Seth Klein speaks at the Press Conference from the Future on March 12. (photo by Lorne Mallin)
On March 12, hundreds turned out for a creative event that imagined what could be accomplished by 2025 with climate movement leaders in government.
“With the money that would have gone to piping some of the worst oil in the world to the West Coast, we have instead unleashed a wave of investment in healthy people and healthy land,” Kukpi7 Judy Wilson told A Press Conference from the Future in front of Vancouver Public Library’s central branch.
Wilson, secretary-treasurer of the Union of British Columbia Indian Chiefs, was speaking as if the twinning of the Trans Mountain (TMX) pipeline had been scrapped in 2023 and a TMX reparations and healing secretariat had been created.
The press conference event was under the banner of a fictional ministry of just transition presenting an update on new programs and institutions slashing pollution, creating meaningful work, and addressing injustice and inequality in energy, Indigenous rights, housing, transit, public health and more.
There were two Jewish speakers: Seth Klein of the Climate Emergency Unit and filmmaker Avi Lewis as the minister of just transition, as well as Secwépemc/Ktunaxa filmmaker Doreen Manuel, director, Bosa Centre for Film and Animation, Capilano University; Rueben George, Sacred Trust, Tsleil-Waututh Nation; Khalid Boudreau, climate youth activist/organizer; Christine Boyle, Vancouver city councilor; Alison Gu, Burnaby city councilor; and Anjali Appadurai, Sierra Club BC.
Klein, author of A Good War: Mobilizing Canada for the Climate Emergency, spoke as chief executive officer and commissioner of the fictional Just Transition Transfer Agency. “Winning [on emissions reductions] also means leaving no one behind,” he said, “especially the regions that have long relied on revenue and jobs from oil and gas.”
Klein said that, like the Bank of Canada’s qualitative easing policies in the first year of the COVID-19 pandemic, the just transition could be financed in a similar way.

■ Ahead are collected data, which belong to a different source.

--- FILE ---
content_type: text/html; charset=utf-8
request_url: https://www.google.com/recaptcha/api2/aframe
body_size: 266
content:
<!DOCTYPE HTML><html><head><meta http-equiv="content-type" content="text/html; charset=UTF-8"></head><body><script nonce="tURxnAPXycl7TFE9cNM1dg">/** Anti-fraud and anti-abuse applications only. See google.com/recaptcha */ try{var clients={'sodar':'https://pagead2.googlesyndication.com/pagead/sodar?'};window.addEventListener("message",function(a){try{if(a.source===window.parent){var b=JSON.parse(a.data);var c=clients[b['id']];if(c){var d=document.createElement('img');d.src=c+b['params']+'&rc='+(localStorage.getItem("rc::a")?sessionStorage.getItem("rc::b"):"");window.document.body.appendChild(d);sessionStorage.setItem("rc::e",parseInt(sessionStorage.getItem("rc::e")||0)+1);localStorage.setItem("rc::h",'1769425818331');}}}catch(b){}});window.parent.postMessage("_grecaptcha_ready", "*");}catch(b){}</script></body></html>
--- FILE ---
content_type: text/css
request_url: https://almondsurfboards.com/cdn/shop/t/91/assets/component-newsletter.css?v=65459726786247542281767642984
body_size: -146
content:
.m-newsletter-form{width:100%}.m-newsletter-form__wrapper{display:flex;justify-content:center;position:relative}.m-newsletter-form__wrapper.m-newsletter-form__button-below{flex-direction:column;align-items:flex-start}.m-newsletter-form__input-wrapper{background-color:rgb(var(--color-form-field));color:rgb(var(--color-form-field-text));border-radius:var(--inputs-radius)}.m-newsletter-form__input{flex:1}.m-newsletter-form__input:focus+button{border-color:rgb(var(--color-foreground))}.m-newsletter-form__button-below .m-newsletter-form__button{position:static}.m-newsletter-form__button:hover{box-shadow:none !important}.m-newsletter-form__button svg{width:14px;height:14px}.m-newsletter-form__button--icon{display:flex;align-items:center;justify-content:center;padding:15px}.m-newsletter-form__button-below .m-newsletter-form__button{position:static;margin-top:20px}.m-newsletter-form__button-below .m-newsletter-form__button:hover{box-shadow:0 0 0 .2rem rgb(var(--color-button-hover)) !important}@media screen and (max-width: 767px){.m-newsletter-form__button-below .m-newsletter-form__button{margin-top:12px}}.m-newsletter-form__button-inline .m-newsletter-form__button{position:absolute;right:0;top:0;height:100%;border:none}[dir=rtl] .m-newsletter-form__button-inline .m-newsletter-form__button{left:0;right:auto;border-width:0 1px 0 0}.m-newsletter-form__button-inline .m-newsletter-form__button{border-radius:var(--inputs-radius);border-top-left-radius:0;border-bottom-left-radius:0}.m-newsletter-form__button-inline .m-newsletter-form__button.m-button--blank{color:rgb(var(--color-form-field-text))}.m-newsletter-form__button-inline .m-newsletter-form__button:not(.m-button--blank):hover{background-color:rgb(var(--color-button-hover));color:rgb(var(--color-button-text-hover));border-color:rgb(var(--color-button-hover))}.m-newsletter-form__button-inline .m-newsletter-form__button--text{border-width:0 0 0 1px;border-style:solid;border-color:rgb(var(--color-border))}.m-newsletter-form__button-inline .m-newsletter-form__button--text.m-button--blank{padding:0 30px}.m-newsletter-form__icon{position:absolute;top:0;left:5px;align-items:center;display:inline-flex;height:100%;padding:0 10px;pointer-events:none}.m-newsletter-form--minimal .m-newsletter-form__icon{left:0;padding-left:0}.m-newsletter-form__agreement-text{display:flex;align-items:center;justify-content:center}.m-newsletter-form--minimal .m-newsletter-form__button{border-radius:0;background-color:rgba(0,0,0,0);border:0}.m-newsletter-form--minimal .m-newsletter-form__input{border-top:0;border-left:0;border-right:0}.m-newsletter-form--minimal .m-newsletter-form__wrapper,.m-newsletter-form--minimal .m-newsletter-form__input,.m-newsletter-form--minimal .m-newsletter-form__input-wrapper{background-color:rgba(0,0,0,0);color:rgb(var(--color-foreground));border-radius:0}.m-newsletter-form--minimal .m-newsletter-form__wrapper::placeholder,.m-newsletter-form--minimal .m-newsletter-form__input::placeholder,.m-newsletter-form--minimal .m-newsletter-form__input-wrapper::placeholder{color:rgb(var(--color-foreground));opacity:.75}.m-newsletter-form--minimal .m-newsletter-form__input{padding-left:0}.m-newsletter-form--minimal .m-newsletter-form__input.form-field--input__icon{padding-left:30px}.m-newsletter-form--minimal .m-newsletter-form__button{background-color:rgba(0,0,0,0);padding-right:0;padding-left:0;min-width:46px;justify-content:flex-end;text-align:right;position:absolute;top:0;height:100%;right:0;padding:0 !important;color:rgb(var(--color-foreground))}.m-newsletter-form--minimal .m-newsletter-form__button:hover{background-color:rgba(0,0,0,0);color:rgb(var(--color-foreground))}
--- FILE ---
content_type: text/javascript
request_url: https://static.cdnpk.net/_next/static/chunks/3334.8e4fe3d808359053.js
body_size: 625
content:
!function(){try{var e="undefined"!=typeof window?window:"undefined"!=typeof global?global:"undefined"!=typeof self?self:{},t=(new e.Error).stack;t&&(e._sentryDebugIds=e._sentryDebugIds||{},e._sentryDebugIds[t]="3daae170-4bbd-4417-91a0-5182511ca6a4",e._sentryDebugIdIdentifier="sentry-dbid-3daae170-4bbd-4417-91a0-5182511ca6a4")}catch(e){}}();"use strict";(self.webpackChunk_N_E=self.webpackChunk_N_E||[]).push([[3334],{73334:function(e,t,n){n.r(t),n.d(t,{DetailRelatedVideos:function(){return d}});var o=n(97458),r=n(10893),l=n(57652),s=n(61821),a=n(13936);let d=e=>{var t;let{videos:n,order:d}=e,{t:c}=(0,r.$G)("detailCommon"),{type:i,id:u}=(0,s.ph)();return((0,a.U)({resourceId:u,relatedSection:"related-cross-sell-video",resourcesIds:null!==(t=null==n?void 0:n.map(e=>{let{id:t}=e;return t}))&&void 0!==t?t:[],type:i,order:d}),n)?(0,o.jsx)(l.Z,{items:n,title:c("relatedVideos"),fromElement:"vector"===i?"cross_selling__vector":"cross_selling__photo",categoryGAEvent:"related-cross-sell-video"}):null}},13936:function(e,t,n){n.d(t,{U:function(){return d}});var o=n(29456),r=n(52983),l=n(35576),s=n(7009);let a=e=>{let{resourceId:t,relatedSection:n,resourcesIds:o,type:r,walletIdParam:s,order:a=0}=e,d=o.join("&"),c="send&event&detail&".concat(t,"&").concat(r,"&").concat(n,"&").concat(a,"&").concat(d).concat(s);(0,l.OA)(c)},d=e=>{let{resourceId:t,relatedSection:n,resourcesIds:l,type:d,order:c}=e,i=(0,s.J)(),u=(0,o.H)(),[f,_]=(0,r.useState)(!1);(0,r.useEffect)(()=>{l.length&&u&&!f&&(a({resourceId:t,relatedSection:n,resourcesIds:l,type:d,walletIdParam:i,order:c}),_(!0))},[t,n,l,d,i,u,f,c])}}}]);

“Most of that year, the Bank of Canada was buying up federal government securities to finance the COVID emergency response to the tune of $5 billion every week for a year,” said Klein. “Once we embedded our climate emergency goals within the mandate of the Bank of Canada, the bank proceeded to do this again for a mere four weeks a year, generating $20 billion for climate and just transition programs.”
Lewis said his government is committed to climate action, having carefully studied the conditions and capacities of Canada’s advanced industrial economy. “We conducted an inventory of our conversion needs to determine how many heat pumps, solar arrays, wind farms and electric buses we needed to electrify virtually everything and end our reliance on fossil fuels,” he said.
Lewis encouraged the audience to make the future presented in the event happen. “Do you want to live in this future? Are we ready to fight for this future? Because this future we described here today is the work of all of us – the fruits of our imagination and struggle – and that’s what we came here today to commune around: the future we can build together.”
Manuel, portraying the chair of the land back secretariat, updated progress of an imagined Land Back Act, whose goal is “to reverse the land theft that underlies the colonial nation state of Canada. That means that 80% is being systematically returned to Indigenous jurisdiction.”
After the speakers, and entertainment by the Carnival Band, volunteers engaged members of the audience on their thoughts and feelings about the climate emergency.
The March 12 event was part of a national day of action calling for the passage of a national Just Transition Act.
“The Just Transition Act is the most important missing piece of climate legislation in Canada and it needs to pass this sitting of the House of Commons,” said Katie Rae Perfitt, senior organizing specialist with 350.org, one of the press conference’s sponsoring organizations.
“We cannot tackle the climate crisis without rapidly phasing out fossil fuels,” said Perfitt. “Canadians deserve immediate action from our federal government to make that shift happen in a way that puts workers and communities first.”